父といる空間が苦手なんて、本当…情けない。




「……」



信号は青だったけど、僕は行かずに電柱の前で立ち止まる。

電柱には少し枯れかけた花束が置かれていた。

しゃがみ込み、ジッと知らない人から視線を浴びながら花束を見つめた。



「……はる、た?」



一見名前のように感じる、僕の名字が呼ばれる。

振り向いた僕は、小さな花束を持った筧希和に目を見開いた。



「筧さん……」

「春田、何でこんな所にいるの」

「こんな所って…」

「大学行くならあっちでしょ?」



まるでいなくなってほしいと言うように、筧さんは大学の方を指さす。

僕は立ち上がり、筧さんの持つ花束を見た。



「……知り合いだったの」

「え?」

「3年前の事故で…亡くなった人」



同い年の、女の子だと病院で医者から聞いた。

居眠り運転の車が直撃して、即死だったと。



「月命日だから、来たの」

「……」

「筧さんなら、知っているはずだよね。昔の僕を」



筧さんは黙って隣に来ると、花束を置き手を合わせ、枯れかけた花束を手に持って立ち上がった。

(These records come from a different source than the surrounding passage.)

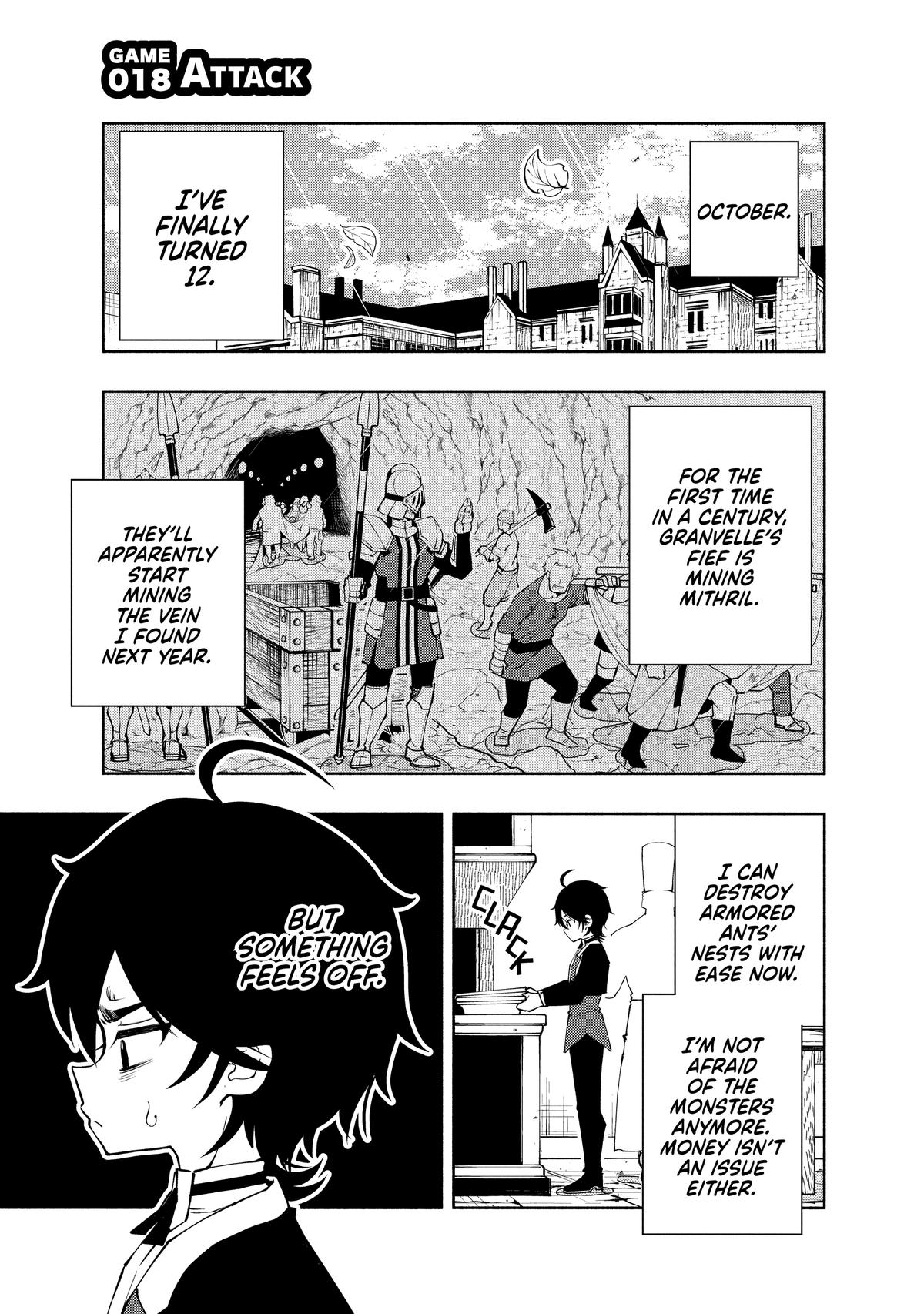 Hell Mode Chapter 18 - Page 1 - Hell Mode manga Chapter 18 manga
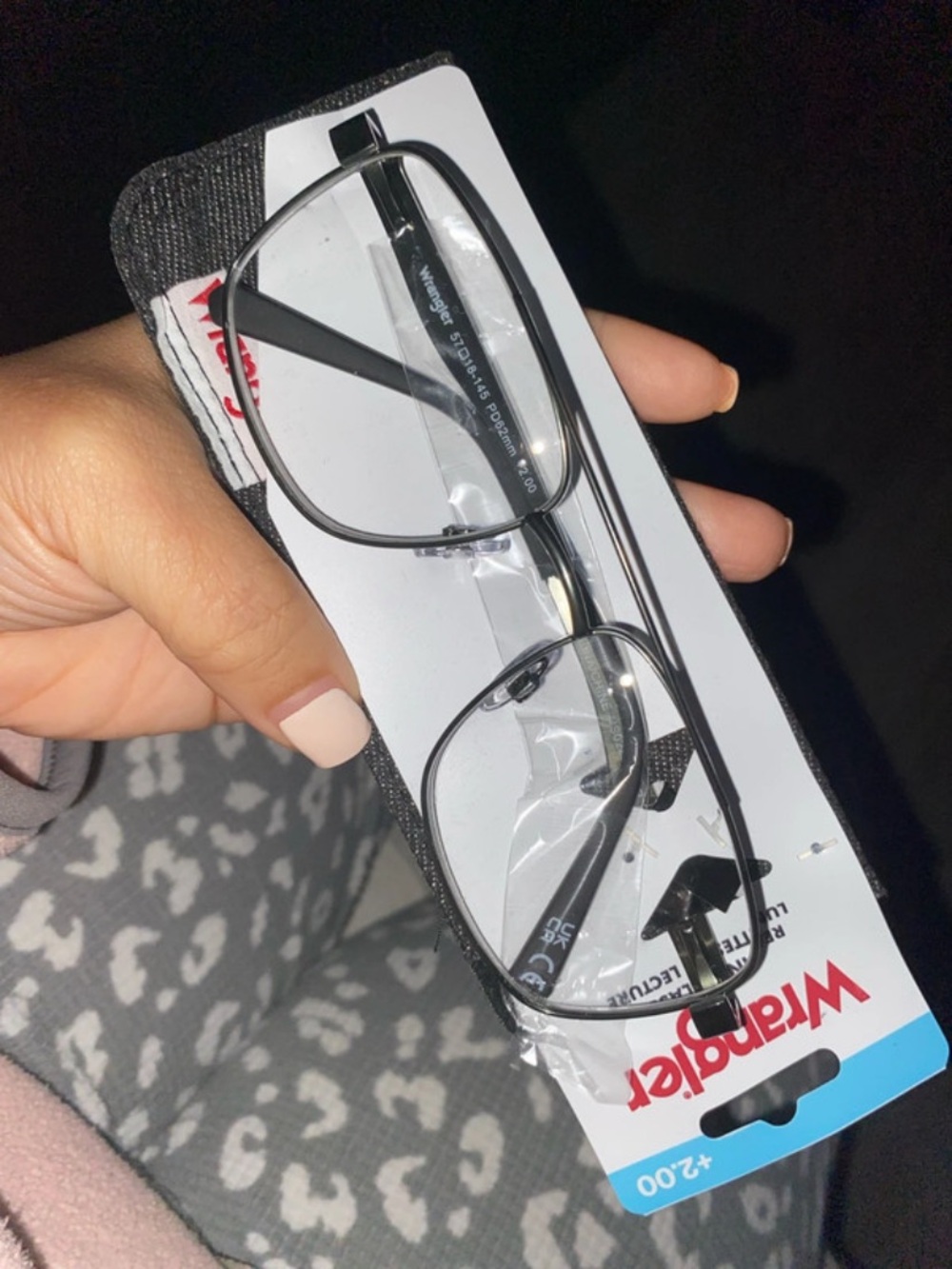 NWT Wrangler +2.00 Metal Aviator Reading Glasses (Foster Grant)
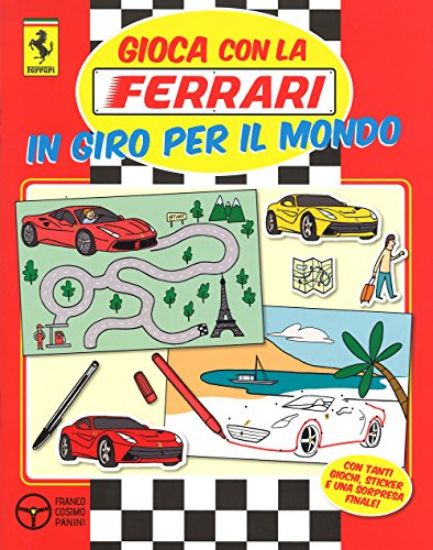 Immagine di GIOCA CON LA FERRARI IN GIRO PER IL MONDO. CON ADESIVI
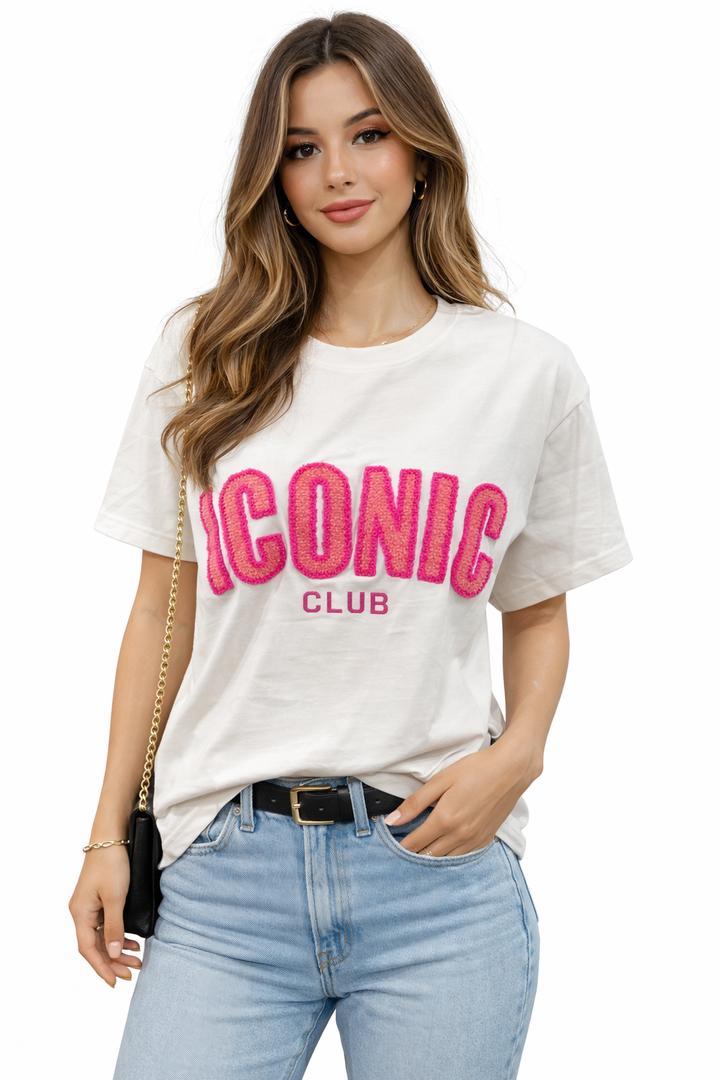 Iconic Club Teddy Tee 8011516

「忠告したはずよね。知らない方が良い事実もあるって」

「……言ったけど…」

「春田は気にしなくて良いの。
あの事故については何も触れないで!」



筧さんは逃げるように走って、やがて人混みに消えた。

僕は背負っていた、殆ど何も入っていないリュックサックを背負い直すと、大学へ向けて歩き出した。